• Goal: Go through all of the rows below, swap "floral top" for "flowered blouse", and give them back with nothing else changed.

>> BEGIN

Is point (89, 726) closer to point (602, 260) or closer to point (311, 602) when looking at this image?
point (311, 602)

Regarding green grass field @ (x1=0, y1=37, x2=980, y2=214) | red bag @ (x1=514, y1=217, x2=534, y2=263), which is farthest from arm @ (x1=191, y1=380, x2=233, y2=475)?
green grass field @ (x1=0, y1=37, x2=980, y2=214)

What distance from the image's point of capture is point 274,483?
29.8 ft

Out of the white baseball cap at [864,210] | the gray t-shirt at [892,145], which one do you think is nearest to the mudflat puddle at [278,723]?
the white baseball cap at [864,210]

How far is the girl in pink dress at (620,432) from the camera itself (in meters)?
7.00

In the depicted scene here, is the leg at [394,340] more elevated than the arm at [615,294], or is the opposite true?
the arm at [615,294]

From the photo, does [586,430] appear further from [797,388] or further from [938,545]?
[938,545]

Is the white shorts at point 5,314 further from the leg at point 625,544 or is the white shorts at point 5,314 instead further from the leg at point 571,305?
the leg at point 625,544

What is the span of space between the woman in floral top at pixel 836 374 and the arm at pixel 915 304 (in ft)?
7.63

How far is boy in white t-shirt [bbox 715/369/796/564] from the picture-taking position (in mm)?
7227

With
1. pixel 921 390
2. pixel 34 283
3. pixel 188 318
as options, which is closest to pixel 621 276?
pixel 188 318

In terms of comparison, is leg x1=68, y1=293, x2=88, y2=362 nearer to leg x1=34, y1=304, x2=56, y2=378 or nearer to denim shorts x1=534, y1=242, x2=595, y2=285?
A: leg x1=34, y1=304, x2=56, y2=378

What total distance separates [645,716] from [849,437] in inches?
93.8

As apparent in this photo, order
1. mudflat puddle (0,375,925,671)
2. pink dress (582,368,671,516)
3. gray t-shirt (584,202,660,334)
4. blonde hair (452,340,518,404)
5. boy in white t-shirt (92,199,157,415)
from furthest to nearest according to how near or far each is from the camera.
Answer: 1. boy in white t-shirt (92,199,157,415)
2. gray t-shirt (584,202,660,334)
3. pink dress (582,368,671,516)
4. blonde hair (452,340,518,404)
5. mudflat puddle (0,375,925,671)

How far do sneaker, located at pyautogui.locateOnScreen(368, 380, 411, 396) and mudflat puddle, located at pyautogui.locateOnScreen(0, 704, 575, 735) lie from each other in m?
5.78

>> END

• Worked answer:
Is point (89, 726) closer to point (602, 260) or closer to point (311, 602) when looking at this image?
point (311, 602)

Regarding green grass field @ (x1=0, y1=37, x2=980, y2=214) | red bag @ (x1=514, y1=217, x2=534, y2=263), which is farthest from arm @ (x1=191, y1=380, x2=233, y2=475)?
green grass field @ (x1=0, y1=37, x2=980, y2=214)

What distance from the image's point of capture is point 274,483?
29.8 ft

Out of the white baseball cap at [864,210] | the gray t-shirt at [892,145], which one do you think is nearest to the mudflat puddle at [278,723]?
the white baseball cap at [864,210]

How far is the girl in pink dress at (620,432) from the camera itself (in meters)?
7.00

In the depicted scene here, is the leg at [394,340] more elevated than the arm at [615,294], or is the opposite true?
the arm at [615,294]

From the photo, does [586,430] appear further from [797,388] or further from [938,545]?
[938,545]

Is the white shorts at point 5,314 further from the leg at point 625,544 or is the white shorts at point 5,314 instead further from the leg at point 571,305?
the leg at point 625,544

What is the span of space between the woman in flowered blouse at pixel 836 374 and the arm at pixel 915 304 (in ft)?
7.63

How far is boy in white t-shirt [bbox 715/369/796/564] from the picture-taking position (in mm)?
7227

With
1. pixel 921 390
2. pixel 34 283
3. pixel 188 318
as options, which is closest to pixel 621 276?
pixel 188 318

In terms of comparison, is leg x1=68, y1=293, x2=88, y2=362 nearer to leg x1=34, y1=304, x2=56, y2=378 or nearer to denim shorts x1=534, y1=242, x2=595, y2=285?
A: leg x1=34, y1=304, x2=56, y2=378

What total distance separates [645,716] from [849,437] in inches?
93.8

As apparent in this photo, order
1. mudflat puddle (0,375,925,671)
2. pink dress (582,368,671,516)
3. gray t-shirt (584,202,660,334)
4. blonde hair (452,340,518,404)
5. boy in white t-shirt (92,199,157,415)
from furthest to nearest according to how near or far each is from the camera.
Answer: 1. boy in white t-shirt (92,199,157,415)
2. gray t-shirt (584,202,660,334)
3. pink dress (582,368,671,516)
4. blonde hair (452,340,518,404)
5. mudflat puddle (0,375,925,671)

How far do sneaker, located at pyautogui.locateOnScreen(368, 380, 411, 396) and mudflat puddle, located at pyautogui.locateOnScreen(0, 704, 575, 735) lie from each other in m?
5.78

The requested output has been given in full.